WHAT YOU WILL DO:
(1) Reproduce the passage from the NumPy and Pandas tutorial starting with "promedios = precios.mean(axis=1)" and going on through "day in calculation)".
(2) For each statement, answer yes or no based on the NumPy and Pandas tutorial, and quote the words that decide it: (a) Setting axis=0 operates down rows. (b) The daily percentage change calculation produces a 5x5 matrix. (c) The random seed is set to 42.
(3) According to the NumPy and Pandas tutorial, what shape do min_accion and max_accion have after being reshaped?

Skip to main content

Overview

NumPy and Pandas are the cornerstone libraries for data manipulation and analysis in Python. This module covers array operations, DataFrame manipulation, and efficient data processing techniques.

NumPy Arrays

Multi-dimensional arrays and vectorized operations

Pandas DataFrames

Structured data manipulation and analysis

Broadcasting

Automatic array dimension matching

Indexing

Advanced selection and filtering techniques

NumPy: Vectorized Operations

NumPy provides powerful array operations that are orders of magnitude faster than native Python loops.

Creating Arrays

import numpy as np

# Seed for reproducibility
np.random.seed(42)

# Generate 5x5 matrix of stock prices (5 stocks, 5 days)
precios = np.random.uniform(10, 100, size=(5, 5))
# Rows = stocks A1..A5, columns = days D1..D5
print("Prices:\n", precios)

Statistical Operations

NumPy enables efficient statistical calculations across arrays without explicit loops:
# Calculate statistics per stock (across days)
promedios = precios.mean(axis=1)
maximos = precios.max(axis=1)
minimos = precios.min(axis=1)

print("Average per stock:", promedios)
print("Maximum per stock:", maximos)
print("Minimum per stock:", minimos)
Use axis=1 to operate across columns (rows), and axis=0 to operate down rows (columns).

Percentage Change Calculation

Vectorized operations make it easy to calculate daily variations:
# Daily percentage change: (price_t - price_(t-1)) / price_(t-1)
# Result: 5x4 matrix (loses first day in calculation)
variacion_pct = (precios[:, 1:] - precios[:, :-1]) / precios[:, :-1]

print("Daily percentage change:\n", variacion_pct)

Mathematical Functions and Broadcasting

Broadcasting automatically adjusts array dimensions for operations:
# Natural logarithm of prices
log_precios = np.log(precios)

# Min-max normalization per stock using broadcasting
min_accion = precios.min(axis=1).reshape(-1, 1)  # Shape: (5, 1)
max_accion = precios.max(axis=1).reshape(-1, 1)  # Shape: (5, 1)
precios_norm = (precios - min_accion) / (max_accion - min_accion)

# Exponential of normalized prices
exp_precios_norm = np.exp(precios_norm)

print("Log prices:\n", log_precios)
print("Normalized prices:\n", precios_norm)
Broadcasting eliminates the need for explicit loops when working with arrays of different shapes.

Advanced Indexing

Extract specific data points or subsets efficiently:
# Get specific stock price on specific day
accion_idx = 1  # Second row (stock 2)
dia_idx = 3     # Fourth day
precio_especifico = precios[accion_idx, dia_idx]
print("Stock 2 price on day 4:", precio_especifico)

LISTED ENTRIES:
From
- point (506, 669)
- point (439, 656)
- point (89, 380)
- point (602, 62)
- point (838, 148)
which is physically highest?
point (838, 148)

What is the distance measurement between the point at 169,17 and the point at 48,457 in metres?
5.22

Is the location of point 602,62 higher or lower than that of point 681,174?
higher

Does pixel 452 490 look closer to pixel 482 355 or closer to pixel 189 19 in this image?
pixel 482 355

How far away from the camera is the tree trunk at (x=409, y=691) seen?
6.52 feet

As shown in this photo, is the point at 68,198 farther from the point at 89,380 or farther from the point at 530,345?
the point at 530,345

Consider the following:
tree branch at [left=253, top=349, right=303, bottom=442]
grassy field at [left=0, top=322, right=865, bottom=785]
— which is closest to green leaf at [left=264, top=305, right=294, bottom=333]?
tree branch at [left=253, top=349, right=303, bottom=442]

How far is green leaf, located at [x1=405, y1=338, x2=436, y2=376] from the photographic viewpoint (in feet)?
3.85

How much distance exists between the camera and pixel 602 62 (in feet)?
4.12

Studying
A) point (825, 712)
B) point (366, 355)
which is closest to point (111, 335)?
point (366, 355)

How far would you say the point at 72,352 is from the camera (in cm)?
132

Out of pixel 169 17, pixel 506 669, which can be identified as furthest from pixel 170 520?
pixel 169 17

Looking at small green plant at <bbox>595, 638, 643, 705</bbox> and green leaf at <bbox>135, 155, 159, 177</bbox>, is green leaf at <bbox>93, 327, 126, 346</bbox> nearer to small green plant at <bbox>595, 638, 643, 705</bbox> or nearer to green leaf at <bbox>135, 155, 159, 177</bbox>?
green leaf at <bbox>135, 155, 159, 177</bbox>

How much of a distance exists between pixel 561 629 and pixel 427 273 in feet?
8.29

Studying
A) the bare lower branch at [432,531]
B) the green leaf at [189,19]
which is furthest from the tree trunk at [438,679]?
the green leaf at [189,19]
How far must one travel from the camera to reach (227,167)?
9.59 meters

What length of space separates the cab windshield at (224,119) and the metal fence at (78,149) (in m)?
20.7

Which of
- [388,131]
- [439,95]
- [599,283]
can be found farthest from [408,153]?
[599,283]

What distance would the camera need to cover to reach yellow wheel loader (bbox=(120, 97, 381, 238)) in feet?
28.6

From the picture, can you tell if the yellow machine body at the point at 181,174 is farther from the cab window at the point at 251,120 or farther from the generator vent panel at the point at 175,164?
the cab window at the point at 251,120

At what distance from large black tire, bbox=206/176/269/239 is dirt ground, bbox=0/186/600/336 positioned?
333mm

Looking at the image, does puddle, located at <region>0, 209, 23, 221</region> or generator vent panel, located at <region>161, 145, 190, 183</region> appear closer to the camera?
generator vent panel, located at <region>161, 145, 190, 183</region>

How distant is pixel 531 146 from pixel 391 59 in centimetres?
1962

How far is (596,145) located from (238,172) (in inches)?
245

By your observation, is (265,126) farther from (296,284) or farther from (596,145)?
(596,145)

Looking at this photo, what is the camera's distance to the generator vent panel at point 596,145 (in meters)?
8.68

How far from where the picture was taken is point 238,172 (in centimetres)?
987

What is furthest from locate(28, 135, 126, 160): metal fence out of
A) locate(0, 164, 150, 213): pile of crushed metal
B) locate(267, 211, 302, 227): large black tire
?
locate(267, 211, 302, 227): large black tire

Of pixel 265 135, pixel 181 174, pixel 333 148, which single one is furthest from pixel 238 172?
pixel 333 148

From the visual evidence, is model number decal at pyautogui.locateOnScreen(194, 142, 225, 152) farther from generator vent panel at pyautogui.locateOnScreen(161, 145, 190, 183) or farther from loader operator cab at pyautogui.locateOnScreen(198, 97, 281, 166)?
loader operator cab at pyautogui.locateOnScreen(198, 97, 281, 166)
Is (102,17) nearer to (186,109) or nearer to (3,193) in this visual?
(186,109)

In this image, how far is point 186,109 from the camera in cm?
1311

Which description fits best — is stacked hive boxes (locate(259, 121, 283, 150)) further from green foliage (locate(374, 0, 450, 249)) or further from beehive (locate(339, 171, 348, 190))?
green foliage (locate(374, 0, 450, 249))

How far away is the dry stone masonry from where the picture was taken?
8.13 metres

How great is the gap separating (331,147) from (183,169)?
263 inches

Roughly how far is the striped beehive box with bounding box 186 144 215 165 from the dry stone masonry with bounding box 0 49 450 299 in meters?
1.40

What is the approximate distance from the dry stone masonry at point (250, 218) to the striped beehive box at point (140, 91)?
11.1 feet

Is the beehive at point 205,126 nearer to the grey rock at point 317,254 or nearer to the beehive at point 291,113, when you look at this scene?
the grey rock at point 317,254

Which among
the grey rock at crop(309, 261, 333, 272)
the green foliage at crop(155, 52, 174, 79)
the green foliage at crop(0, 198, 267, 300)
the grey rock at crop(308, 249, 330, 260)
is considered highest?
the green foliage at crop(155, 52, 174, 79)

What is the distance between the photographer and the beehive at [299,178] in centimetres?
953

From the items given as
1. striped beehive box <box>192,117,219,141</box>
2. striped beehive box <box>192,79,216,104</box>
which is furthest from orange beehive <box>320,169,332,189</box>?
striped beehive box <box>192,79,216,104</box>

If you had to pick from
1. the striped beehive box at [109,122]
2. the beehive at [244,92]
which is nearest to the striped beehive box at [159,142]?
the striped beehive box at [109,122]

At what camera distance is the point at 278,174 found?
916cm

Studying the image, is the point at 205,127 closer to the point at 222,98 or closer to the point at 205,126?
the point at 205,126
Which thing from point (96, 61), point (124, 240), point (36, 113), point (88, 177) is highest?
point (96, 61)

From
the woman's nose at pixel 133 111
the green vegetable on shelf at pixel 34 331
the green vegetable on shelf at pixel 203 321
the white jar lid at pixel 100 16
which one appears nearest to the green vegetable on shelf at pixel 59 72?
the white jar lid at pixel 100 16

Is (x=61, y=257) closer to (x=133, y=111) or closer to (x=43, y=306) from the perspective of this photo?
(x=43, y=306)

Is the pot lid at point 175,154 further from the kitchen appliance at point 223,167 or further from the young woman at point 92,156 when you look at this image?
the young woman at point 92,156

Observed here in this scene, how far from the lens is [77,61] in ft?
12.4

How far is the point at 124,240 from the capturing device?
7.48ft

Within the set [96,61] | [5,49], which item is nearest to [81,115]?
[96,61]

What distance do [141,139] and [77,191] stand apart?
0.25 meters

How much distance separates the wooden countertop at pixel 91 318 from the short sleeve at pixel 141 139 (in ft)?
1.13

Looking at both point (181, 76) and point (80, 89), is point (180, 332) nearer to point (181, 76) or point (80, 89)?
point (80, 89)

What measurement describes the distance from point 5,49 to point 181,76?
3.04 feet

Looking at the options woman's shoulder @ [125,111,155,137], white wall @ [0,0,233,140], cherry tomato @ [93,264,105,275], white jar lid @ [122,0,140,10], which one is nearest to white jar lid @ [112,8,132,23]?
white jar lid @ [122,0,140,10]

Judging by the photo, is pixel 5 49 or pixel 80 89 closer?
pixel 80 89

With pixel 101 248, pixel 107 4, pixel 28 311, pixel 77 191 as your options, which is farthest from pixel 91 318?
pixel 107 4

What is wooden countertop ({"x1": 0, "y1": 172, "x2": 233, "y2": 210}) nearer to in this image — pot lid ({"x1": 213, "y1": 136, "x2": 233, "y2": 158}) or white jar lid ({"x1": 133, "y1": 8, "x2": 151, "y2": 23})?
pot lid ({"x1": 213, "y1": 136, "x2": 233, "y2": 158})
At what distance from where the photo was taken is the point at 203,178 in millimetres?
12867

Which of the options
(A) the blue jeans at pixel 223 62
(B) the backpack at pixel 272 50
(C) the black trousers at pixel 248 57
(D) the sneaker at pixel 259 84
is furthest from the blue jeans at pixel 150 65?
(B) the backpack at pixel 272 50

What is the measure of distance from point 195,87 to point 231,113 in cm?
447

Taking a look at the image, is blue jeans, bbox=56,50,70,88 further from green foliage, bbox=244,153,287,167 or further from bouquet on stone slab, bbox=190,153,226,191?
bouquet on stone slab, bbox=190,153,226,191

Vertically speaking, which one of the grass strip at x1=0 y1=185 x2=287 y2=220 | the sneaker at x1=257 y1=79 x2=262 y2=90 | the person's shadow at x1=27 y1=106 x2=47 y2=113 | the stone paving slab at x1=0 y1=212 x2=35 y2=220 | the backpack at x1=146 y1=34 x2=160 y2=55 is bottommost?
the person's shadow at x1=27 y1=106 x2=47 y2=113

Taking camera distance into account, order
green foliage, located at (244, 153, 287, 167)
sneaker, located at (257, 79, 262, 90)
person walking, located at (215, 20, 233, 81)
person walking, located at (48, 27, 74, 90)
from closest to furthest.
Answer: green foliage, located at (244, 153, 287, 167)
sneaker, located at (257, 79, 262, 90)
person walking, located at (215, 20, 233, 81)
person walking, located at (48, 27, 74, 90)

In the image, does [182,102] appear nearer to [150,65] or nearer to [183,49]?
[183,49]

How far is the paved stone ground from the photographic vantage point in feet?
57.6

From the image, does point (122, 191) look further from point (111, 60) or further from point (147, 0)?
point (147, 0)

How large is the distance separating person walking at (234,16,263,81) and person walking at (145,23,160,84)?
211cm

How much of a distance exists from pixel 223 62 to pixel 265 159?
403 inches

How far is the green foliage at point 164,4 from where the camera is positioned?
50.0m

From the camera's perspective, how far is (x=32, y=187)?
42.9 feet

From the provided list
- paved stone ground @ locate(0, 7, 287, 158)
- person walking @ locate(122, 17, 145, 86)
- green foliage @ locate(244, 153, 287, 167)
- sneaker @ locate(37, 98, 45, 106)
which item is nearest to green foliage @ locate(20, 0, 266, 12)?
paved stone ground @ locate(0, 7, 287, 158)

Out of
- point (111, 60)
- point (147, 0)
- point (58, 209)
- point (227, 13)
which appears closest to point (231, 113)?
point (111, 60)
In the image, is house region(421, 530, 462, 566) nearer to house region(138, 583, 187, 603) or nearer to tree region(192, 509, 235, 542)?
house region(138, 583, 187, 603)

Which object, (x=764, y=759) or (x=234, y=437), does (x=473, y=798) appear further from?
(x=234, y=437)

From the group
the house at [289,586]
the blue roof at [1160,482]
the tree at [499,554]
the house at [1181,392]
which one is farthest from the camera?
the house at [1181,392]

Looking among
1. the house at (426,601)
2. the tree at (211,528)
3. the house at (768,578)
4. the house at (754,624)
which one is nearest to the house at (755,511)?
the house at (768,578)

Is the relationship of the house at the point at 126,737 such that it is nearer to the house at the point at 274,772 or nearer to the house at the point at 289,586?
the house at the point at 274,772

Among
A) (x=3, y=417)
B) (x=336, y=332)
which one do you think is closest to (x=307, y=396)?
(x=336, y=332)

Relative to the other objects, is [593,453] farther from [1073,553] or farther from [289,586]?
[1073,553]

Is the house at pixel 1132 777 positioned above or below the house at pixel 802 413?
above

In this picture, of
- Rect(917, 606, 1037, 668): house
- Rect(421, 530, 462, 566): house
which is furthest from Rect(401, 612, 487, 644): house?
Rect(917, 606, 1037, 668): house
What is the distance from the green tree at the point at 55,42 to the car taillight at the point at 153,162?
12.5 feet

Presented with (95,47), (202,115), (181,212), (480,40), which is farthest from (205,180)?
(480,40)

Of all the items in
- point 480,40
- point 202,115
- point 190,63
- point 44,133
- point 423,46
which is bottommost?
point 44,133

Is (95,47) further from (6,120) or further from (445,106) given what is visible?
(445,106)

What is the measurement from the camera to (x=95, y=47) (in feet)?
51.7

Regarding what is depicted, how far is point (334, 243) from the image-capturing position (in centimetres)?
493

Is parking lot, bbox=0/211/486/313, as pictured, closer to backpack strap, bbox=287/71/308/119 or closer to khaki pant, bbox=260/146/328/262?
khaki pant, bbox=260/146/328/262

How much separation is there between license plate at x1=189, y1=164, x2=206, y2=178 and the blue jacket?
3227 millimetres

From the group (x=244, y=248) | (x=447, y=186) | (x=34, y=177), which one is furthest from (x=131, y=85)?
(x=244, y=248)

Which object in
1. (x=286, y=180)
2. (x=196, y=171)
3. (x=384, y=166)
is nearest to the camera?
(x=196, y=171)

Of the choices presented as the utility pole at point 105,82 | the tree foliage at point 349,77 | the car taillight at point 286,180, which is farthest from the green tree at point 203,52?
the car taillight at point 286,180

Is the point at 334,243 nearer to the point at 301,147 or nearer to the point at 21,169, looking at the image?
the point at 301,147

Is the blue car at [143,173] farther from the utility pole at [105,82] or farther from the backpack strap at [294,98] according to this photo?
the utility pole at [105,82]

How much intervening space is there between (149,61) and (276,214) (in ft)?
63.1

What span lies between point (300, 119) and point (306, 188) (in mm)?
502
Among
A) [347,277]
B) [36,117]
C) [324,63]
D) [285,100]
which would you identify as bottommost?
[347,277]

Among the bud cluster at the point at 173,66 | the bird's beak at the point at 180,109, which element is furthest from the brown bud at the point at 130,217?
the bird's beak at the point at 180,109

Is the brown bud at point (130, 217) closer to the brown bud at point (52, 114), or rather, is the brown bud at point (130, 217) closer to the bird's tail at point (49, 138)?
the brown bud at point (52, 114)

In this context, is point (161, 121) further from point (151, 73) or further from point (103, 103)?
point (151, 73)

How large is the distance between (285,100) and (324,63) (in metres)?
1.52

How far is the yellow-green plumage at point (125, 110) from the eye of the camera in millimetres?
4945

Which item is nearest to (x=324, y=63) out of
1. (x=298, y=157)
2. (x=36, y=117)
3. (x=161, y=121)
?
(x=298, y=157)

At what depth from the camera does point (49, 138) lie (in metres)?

ANSWERS FOR THE TASKS:
(1)
promedios = precios.mean(axis=1)
maximos = precios.max(axis=1)
minimos = precios.min(axis=1)

print("Average per stock:", promedios)
print("Maximum per stock:", maximos)
print("Minimum per stock:", minimos)
Use axis=1 to operate across columns (rows), and axis=0 to operate down rows (columns).

Percentage Change Calculation

Vectorized operations make it easy to calculate daily variations:
# Daily percentage change: (price_t - price_(t-1)) / price_(t-1)
# Result: 5x4 matrix (loses first day in calculation)

(2)
(a) Yes: "axis=0 to operate down rows (columns)"
(b) No: "Result: 5x4 matrix (loses first day in calculation)"
(c) Yes: "np.random.seed(42)"

(3) (5, 1)